-- YOUR OBJECTIVE --
Lines from the one containing "phylum: Chordata" to the end of the entries below must be reproduced exactly, with both end lines kept and no other line added.

----- SOURCE MATERIAL -----

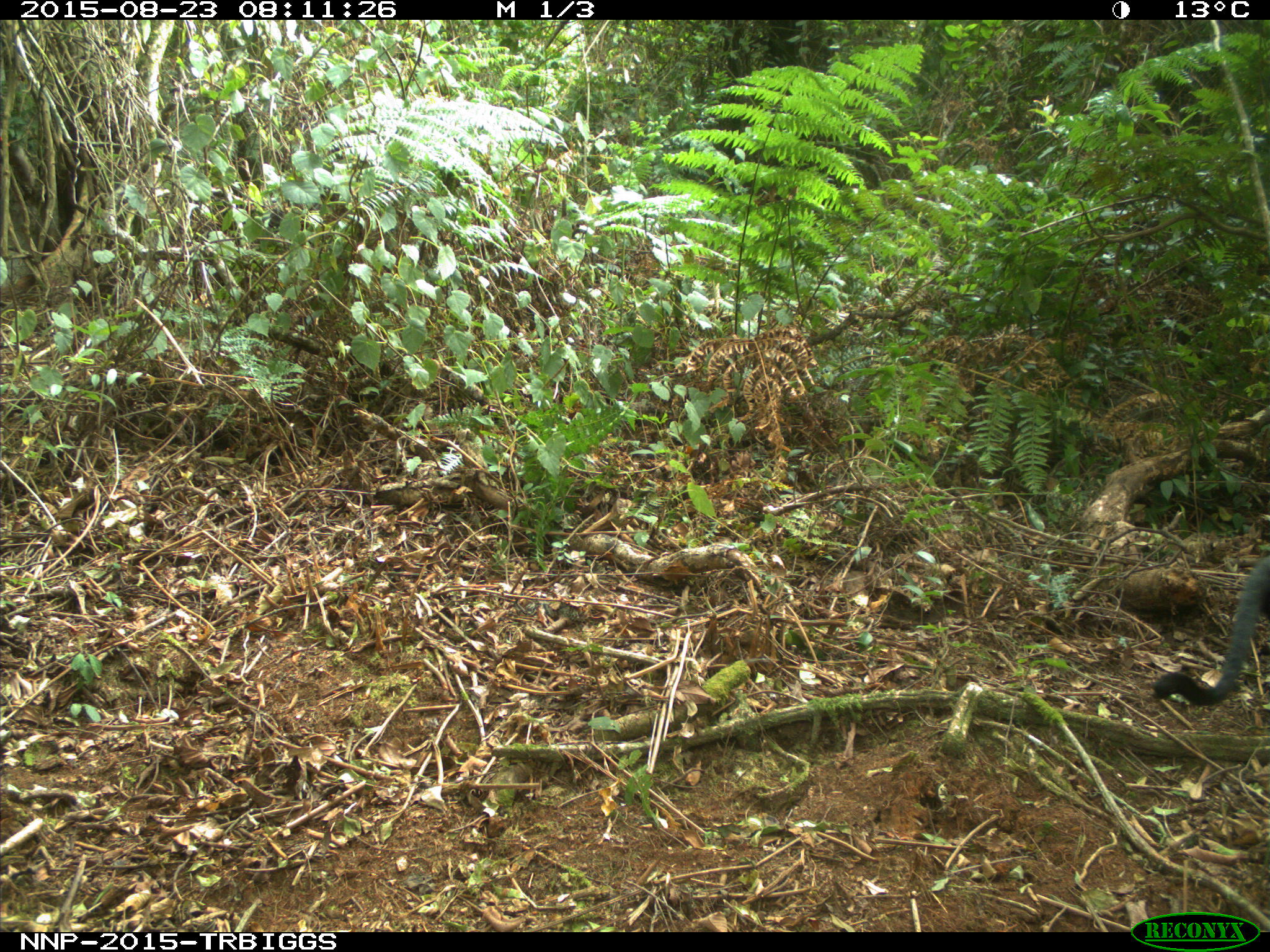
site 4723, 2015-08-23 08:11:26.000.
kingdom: Animalia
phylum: Chordata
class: Mammalia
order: Primates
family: Cercopithecidae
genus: Allochrocebus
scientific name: Allochrocebus lhoesti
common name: l'hoest's monkey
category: cercopithecus lhoesti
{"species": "cercopithecus lhoesti (l'hoest's monkey) (Allochrocebus lhoesti)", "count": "1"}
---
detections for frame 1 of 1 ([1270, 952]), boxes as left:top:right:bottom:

-----

-- EXERCISE ANSWER --
phylum: Chordata
class: Mammalia
order: Primates
family: Cercopithecidae
genus: Allochrocebus
scientific name: Allochrocebus lhoesti
common name: l'hoest's monkey
category: cercopithecus lhoesti
{"species": "cercopithecus lhoesti (l'hoest's monkey) (Allochrocebus lhoesti)", "count": "1"}
---
detections for frame 1 of 1 ([1270, 952]), boxes as left:top:right:bottom:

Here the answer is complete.